Automated spam plagues website owners to no end, so CAPTCHAs are appealing and compelling… initially. The time needed to moderate and review user-generated content versus the time needed to implement a CAPTCHA is what pushes most developers to do it.
In fact, CAPTCHAs are used a lot. The reCAPTCHA project estimates that over 200 million reCAPTCHAs are completed daily, and it takes an average of 10 seconds to complete one. The Drupal CAPTCHA project logs close to 100 thousand uses per week, and this is just a fraction of websites (those that choose to report back).
CAPTCHAs tackle a problem head-on: they focus purely on stopping spammers. Genuine users are, for the most part, overlooked. That is to say, an assumption is made that the normal behavior of users is not affected.
It’s not true, though. The issue of genuine usability is not new. The W3C released a report back in 2005 on the inaccessibility of CAPTCHAs, which suggested that some systems can be defeated with up to 90% accuracy. More recently (in 2009), Casey Henry looked at the effectiveness of CAPTCHAs on conversion rates and suggested a possible conversion loss of around 3%:
“Given the fact that many clients count on conversions to make money, not receiving 3.2% of those conversions could put a dent in sales. Personally, I would rather sort through a few spam conversions instead of losing out on possible income.”

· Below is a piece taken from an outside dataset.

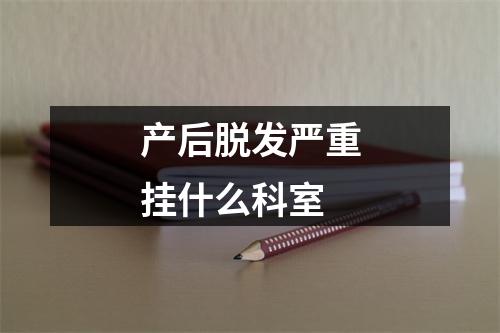 产后脱发严重挂什么科室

— Casey Henry, CAPTCHAs’ Effect on Conversion Rates
In 2010, a team from Stanford University released a report entitled “How Good Are Humans at Solving CAPTCHAs? A Large Scale Evaluation” (PDF), which evaluates CAPTCHAs on the Internet’s biggest websites. Unsurprisingly, the results weren’t favourable, the most astounding being an average of 28.4 seconds to complete audio CAPTCHAs. The study also highlighted worrisome issues for non-native English speakers.
Web developers like Tim Kadlec have called for death to CAPTCHAs, and he makes a strong argument against their use:
“Spam is not the user’s problem; it is the problem of the business that is providing the website. It is arrogant and lazy to try and push the problem onto a website’s visitors.”

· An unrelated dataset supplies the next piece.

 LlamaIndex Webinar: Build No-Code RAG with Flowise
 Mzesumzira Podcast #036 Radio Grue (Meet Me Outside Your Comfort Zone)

— Tim Kadlec, Death To CAPTCHAs
Completing a CAPTCHA may seem like a trivial task, but studies (like that of the W3C) have shown that that’s far from the reality. And as Kadlec mentions later in his article, what about users with visual impairments, dyslexia and other special needs? Providing an inaccessible wall doesn’t seem fair. Users are the ones who invest in and give purpose to websites.
The question is, are CAPTCHAs so unusable that they shouldn’t be used at all? Perhaps more importantly, does a usable CAPTCHA that cannot be cracked exist? If the answer is no, what is the real solution to online spam?
The World Of CAPTCHAs
The human brain is an amazing piece of work. Its ability to conceptualize, to find order in chaos and to adapt under extraordinary circumstances makes it highly useful, to say the least. For some tasks, it outshines a computer with great ease. In other tasks — mathematics, for example — it is laughably inferior.
Logic would dictate, therefore, that the most successful CAPTCHA would be:
- A task that users excel at naturally but that computers can’t begin to comprehend,
- A task that is incredibly quick for users to perform but arduous for computers,
- A task that minimizes the need for additional user input,
- A task that is relatively accessible to all users, even those with special needs (that is, the CAPTCHA should be no more difficult than general Web usage and the current task demand).
One of the greatest advantages that humans have over machines is our ability to visually recognize patterns. The most popular CAPTCHA technique derives from this.
Web developers have explored many options: simple recognition tests, interactive tasks, games of Tic Tac Toe and equations that even mathematicians would have struggled with. We’ll explore the more sensible ideas being implemented online today.
Text Recognition
The most popular type of CAPTCHA currently used is text recognition (as seen with the reCAPTCHA project).

The reCAPTCHA project aims to stop spam and help digitize books.